__Task statement__
Begin at the first line of the entries and stop after the line containing "39.5 meters". Rewrite those lines, renaming "old stone wall" to "weathered stone wall" and leaving everything else unchanged.

* begin Given data *

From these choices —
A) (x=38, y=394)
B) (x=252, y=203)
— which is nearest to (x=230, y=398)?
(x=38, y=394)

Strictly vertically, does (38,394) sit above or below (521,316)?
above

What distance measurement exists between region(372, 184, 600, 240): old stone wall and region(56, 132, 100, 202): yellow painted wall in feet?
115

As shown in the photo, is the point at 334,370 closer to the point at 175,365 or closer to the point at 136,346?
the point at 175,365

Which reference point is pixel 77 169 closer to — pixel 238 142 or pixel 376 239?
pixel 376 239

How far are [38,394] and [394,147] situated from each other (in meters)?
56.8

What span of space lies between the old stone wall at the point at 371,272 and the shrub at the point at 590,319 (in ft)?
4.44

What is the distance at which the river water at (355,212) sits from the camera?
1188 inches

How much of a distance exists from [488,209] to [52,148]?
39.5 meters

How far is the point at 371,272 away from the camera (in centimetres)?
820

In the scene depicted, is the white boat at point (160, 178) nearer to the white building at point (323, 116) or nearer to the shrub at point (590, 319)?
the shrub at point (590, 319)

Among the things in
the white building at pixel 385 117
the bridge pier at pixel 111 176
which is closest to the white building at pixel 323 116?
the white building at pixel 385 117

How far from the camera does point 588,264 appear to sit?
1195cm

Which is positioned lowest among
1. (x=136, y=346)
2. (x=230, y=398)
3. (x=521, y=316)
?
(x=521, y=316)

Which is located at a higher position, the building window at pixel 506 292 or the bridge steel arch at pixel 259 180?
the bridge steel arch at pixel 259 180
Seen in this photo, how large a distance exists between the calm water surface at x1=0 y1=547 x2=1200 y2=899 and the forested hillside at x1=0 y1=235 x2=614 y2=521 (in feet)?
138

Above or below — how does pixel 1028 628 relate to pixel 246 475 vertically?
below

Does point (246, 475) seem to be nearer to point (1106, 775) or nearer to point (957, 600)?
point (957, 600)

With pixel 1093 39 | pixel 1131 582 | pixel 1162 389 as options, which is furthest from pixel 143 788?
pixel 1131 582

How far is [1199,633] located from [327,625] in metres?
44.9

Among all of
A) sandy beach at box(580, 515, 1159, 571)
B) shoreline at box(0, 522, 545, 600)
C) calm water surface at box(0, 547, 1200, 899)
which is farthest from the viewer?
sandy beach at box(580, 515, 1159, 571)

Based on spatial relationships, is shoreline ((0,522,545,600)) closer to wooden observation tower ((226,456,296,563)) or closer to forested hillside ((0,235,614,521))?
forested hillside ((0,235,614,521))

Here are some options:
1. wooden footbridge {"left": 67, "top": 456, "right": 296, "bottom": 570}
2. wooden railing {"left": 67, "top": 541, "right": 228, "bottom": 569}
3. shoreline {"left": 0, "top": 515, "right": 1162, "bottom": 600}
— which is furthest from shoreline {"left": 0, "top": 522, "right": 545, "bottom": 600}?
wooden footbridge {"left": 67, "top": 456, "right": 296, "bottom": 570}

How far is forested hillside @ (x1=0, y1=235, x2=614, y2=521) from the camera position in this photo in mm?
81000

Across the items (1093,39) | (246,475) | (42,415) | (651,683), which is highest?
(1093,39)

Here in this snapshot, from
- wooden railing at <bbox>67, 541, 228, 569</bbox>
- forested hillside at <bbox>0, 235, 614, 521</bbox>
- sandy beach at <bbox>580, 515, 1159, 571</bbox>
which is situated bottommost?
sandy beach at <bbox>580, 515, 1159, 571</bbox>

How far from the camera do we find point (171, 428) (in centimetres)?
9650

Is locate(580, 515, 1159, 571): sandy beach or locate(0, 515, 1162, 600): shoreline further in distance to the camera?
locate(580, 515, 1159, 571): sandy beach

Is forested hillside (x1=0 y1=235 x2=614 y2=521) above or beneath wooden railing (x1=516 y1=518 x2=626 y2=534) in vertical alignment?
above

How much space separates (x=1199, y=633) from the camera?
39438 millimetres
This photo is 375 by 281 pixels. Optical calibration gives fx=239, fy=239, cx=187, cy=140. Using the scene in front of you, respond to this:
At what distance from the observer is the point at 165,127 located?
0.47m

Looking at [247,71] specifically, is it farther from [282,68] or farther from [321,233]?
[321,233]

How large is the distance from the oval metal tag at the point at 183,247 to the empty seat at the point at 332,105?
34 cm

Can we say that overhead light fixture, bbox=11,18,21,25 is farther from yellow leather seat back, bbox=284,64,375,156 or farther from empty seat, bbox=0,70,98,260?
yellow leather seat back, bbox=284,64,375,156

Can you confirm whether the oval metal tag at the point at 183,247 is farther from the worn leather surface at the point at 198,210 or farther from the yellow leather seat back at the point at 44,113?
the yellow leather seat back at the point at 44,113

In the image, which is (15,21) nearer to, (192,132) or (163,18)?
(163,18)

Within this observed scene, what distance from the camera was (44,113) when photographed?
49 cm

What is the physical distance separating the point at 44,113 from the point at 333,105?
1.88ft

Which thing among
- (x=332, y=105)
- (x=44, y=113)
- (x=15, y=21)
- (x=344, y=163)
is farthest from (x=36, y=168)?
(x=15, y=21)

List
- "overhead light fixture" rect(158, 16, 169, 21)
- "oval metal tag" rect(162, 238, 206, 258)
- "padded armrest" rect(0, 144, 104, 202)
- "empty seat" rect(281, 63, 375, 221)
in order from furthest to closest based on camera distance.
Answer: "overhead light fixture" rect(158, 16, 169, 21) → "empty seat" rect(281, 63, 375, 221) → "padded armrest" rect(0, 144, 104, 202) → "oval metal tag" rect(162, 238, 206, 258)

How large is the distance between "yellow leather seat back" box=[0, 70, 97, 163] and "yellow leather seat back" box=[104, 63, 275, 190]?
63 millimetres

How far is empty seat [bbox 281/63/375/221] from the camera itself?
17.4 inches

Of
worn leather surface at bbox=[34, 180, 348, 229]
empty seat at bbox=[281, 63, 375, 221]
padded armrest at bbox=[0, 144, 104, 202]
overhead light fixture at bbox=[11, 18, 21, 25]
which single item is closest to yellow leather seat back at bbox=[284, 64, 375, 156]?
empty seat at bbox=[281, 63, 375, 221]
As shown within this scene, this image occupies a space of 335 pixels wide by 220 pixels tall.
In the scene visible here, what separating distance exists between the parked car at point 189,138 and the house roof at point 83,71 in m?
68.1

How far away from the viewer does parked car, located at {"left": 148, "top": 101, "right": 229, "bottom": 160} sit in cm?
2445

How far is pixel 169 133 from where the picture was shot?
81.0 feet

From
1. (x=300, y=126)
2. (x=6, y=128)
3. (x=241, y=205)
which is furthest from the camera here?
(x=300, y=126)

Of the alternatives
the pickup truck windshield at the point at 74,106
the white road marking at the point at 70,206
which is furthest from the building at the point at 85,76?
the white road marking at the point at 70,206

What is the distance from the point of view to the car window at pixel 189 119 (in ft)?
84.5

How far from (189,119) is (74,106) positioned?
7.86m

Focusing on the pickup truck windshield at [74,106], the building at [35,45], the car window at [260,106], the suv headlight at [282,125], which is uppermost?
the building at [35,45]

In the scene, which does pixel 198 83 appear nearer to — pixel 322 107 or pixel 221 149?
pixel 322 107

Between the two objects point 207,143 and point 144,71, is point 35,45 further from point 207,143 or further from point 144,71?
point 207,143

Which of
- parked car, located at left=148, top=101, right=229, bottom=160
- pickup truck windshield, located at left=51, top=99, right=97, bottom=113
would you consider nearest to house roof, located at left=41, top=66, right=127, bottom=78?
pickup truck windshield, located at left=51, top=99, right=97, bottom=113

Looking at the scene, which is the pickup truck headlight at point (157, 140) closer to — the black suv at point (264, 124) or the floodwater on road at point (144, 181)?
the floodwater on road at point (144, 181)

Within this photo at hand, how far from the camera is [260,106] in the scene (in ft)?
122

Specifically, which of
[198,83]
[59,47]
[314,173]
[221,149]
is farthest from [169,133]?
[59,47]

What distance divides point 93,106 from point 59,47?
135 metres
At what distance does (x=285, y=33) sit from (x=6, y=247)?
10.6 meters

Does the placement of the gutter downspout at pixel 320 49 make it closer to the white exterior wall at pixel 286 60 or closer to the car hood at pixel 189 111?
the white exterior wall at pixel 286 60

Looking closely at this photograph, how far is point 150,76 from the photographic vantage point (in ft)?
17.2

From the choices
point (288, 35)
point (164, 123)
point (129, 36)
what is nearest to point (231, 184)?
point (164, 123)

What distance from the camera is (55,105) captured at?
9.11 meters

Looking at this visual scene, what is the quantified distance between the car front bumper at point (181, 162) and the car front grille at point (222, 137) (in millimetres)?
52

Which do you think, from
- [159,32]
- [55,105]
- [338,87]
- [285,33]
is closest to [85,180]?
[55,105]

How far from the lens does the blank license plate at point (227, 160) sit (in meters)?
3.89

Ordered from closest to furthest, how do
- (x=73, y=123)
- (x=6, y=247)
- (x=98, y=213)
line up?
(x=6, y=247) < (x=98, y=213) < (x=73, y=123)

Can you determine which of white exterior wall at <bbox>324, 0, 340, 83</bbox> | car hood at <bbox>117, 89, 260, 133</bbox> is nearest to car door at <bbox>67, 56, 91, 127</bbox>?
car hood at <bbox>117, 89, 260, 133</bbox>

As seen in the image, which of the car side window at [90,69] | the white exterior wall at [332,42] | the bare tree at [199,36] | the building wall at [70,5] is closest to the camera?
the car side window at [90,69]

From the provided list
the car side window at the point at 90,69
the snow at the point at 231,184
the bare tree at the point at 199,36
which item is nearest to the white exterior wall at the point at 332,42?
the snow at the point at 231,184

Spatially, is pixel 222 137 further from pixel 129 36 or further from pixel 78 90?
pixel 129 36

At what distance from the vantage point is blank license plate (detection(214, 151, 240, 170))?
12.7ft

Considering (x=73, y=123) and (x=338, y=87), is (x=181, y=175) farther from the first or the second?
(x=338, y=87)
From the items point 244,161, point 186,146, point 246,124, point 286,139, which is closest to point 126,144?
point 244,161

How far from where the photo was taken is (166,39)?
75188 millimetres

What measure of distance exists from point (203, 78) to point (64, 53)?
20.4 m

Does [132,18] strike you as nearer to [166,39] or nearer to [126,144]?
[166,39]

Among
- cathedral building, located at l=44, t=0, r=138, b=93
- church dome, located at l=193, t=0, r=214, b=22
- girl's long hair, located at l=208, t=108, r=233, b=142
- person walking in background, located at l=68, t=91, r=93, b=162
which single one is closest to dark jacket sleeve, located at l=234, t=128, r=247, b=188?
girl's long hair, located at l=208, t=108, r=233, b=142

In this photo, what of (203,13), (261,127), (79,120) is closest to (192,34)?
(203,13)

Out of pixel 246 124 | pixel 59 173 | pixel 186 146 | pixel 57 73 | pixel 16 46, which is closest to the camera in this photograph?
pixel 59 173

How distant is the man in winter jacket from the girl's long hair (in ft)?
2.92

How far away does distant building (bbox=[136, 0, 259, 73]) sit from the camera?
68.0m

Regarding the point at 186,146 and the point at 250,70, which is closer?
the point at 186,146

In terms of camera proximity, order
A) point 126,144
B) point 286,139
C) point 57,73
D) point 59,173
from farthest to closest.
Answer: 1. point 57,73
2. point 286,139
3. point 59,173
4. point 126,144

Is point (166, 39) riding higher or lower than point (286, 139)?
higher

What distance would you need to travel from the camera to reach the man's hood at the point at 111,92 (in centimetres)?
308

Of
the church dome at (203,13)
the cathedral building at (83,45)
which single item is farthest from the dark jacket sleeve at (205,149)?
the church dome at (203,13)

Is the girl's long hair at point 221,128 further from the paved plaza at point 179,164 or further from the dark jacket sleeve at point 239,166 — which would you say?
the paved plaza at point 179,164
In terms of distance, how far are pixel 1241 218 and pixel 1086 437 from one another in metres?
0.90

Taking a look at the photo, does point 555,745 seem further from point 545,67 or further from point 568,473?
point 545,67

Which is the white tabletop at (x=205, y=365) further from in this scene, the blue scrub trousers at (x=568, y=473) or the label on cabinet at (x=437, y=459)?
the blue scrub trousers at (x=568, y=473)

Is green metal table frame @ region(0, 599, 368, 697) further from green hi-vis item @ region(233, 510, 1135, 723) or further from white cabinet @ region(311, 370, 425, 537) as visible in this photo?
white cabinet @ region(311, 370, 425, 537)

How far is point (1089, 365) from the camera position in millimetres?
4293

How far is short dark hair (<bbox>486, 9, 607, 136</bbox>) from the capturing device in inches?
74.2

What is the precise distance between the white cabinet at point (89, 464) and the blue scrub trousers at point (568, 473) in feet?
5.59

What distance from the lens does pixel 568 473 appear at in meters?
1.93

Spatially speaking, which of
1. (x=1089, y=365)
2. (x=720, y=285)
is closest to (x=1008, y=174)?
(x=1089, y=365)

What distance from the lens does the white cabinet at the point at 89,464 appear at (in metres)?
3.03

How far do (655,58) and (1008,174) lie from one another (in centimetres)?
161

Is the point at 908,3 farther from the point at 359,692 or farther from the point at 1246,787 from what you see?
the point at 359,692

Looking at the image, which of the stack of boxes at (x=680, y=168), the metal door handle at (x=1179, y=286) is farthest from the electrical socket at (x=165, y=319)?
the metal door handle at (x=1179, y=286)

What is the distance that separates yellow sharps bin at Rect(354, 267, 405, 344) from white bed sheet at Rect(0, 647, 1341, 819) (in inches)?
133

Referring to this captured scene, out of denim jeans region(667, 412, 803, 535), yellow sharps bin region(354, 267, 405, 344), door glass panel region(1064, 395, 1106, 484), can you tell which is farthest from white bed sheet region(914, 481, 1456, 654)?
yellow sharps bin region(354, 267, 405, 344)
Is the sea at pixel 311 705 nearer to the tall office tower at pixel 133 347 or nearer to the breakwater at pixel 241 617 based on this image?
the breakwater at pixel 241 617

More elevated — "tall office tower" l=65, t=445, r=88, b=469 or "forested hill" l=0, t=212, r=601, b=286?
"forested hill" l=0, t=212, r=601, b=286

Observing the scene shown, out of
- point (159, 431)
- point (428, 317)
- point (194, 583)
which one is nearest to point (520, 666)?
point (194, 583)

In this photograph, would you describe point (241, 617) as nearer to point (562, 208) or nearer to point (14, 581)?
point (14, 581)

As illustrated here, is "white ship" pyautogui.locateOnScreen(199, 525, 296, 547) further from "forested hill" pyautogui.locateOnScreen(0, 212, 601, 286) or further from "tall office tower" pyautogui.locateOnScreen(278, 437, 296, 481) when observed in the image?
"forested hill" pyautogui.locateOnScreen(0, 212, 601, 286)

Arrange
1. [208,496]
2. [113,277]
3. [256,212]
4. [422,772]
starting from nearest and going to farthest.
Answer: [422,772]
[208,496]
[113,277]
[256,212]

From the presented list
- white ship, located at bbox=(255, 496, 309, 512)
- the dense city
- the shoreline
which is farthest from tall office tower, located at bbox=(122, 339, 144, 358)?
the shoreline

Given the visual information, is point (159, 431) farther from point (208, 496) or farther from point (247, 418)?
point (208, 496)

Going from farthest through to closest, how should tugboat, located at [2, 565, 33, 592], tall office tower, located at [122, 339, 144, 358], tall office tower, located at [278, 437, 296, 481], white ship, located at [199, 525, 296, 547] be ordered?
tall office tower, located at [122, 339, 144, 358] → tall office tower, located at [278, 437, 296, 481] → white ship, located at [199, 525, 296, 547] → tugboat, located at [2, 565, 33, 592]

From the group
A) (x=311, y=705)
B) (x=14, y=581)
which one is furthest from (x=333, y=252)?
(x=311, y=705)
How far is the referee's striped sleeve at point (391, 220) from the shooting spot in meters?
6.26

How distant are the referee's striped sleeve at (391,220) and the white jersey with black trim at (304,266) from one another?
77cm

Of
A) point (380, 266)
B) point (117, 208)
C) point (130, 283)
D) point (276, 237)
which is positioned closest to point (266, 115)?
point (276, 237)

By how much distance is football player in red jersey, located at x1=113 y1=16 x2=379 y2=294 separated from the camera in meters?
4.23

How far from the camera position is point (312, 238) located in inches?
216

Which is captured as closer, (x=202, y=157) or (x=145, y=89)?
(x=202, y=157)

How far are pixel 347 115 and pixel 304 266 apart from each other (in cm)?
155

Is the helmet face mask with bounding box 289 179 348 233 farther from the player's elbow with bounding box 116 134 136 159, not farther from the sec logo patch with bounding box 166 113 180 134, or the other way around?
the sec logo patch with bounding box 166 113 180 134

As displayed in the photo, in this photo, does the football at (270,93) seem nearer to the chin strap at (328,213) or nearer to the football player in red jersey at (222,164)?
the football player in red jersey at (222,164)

* end Given data *

__Output for this task__
From these choices —
A) (x=38, y=394)
B) (x=252, y=203)
— which is nearest to (x=230, y=398)?
(x=38, y=394)

Strictly vertically, does (38,394) sit above or below (521,316)?
above

What distance measurement exists between region(372, 184, 600, 240): weathered stone wall and region(56, 132, 100, 202): yellow painted wall in feet?
115

As shown in the photo, is the point at 334,370 closer to the point at 175,365 or closer to the point at 136,346?
the point at 175,365

Which reference point is pixel 77 169 closer to — pixel 238 142 or pixel 376 239?
pixel 376 239

How far are [38,394] and [394,147] situated from each other (in meters)?
56.8

What span of space lies between the weathered stone wall at the point at 371,272 and the shrub at the point at 590,319 (in ft)?
4.44

What is the distance at which the river water at (355,212) sits from the camera?
1188 inches

How much of a distance exists from [488,209] to [52,148]?
39.5 meters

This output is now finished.